Le travail domestique, contrairement aux autres formes d’emplois, est marqué par son caractère hautement privé du fait que tout se déroule dans la propriété privée de l’employeur. De ce fait, on assiste à toutes les formes de sévices suivies de menaces quotidiennes. Et ce, sous le regard impuissant des employés qui connaissent peu leurs droits alors même que leurs devoirs sont parfois « surlistés ». Bien qu’un nombre conséquent d’hommes travaillent dans le secteur, le travail domestique demeure extrêmement féminisé. Selon les statistiques de l’Organisation internationale du travail (OIT), 83 pour cent des travailleurs domestiques sont des femmes (2018).

L’article 5 de l’arrêté N°026/MFPTRA/DC/DT/SRT/ du 14 avril 1998 fixant les conditions générales d’emploi des employés de maison en République du Bénin parle certes des conditions d’hébergement des travailleurs de maison avec le respect des règles d’hygiène, mais il est généralement constaté que ces agents de maison vivent dans des conditions, à la limite inhumaines chez leurs employeurs.

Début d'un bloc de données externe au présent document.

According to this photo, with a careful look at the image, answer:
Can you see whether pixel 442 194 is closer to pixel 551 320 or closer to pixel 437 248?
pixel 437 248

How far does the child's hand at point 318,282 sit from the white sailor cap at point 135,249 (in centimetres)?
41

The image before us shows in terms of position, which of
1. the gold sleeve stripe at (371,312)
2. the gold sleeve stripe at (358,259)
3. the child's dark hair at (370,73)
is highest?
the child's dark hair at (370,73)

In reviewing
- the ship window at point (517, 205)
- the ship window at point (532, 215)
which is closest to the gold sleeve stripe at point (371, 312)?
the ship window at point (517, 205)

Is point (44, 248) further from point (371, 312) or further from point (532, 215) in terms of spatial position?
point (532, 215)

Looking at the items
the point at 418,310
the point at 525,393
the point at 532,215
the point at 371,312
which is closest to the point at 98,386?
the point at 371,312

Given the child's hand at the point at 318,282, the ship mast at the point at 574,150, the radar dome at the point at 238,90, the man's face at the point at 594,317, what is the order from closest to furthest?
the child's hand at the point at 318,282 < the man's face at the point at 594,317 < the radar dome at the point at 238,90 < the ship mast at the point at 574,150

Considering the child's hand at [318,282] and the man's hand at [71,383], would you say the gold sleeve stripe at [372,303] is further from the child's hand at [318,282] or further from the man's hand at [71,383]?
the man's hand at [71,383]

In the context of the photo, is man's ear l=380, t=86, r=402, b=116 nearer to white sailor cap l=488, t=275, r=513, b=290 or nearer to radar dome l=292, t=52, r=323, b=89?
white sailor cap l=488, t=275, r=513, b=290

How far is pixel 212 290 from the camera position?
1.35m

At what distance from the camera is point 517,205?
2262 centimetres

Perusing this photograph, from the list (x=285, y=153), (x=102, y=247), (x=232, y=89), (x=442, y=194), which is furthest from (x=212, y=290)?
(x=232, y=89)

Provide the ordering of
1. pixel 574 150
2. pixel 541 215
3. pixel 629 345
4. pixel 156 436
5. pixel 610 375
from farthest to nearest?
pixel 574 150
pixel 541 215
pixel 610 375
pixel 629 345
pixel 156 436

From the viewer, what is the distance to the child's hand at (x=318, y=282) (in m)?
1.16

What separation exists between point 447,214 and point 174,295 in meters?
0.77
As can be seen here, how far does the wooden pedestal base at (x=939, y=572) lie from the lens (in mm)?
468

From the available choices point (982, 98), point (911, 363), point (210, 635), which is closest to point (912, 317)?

Pour Pierrette Vidégla, secrétaire générale du Syndicat des travailleurs de maison, une organisation affiliée à la Confédération Générale des Travailleurs du Bénin (CGTB), « les travailleuses de maisons sont, en plus des autres formes de violences, confrontées à de harcèlement sexuel de la part de leur employeur ». « Les abus sexuels existent dans presque tous les lieux de travail mais pour ce qui est des cas des travailleurs domestiques, c’est un autre monde et tout un scénario qui met dangereusement en mal les droits de la personne humaine », déclare Amavi Degué, secrétaire général du Syndicat National des Travailleurs Domestiques (SYNTRAD), affilié à la Cosi-Bénin.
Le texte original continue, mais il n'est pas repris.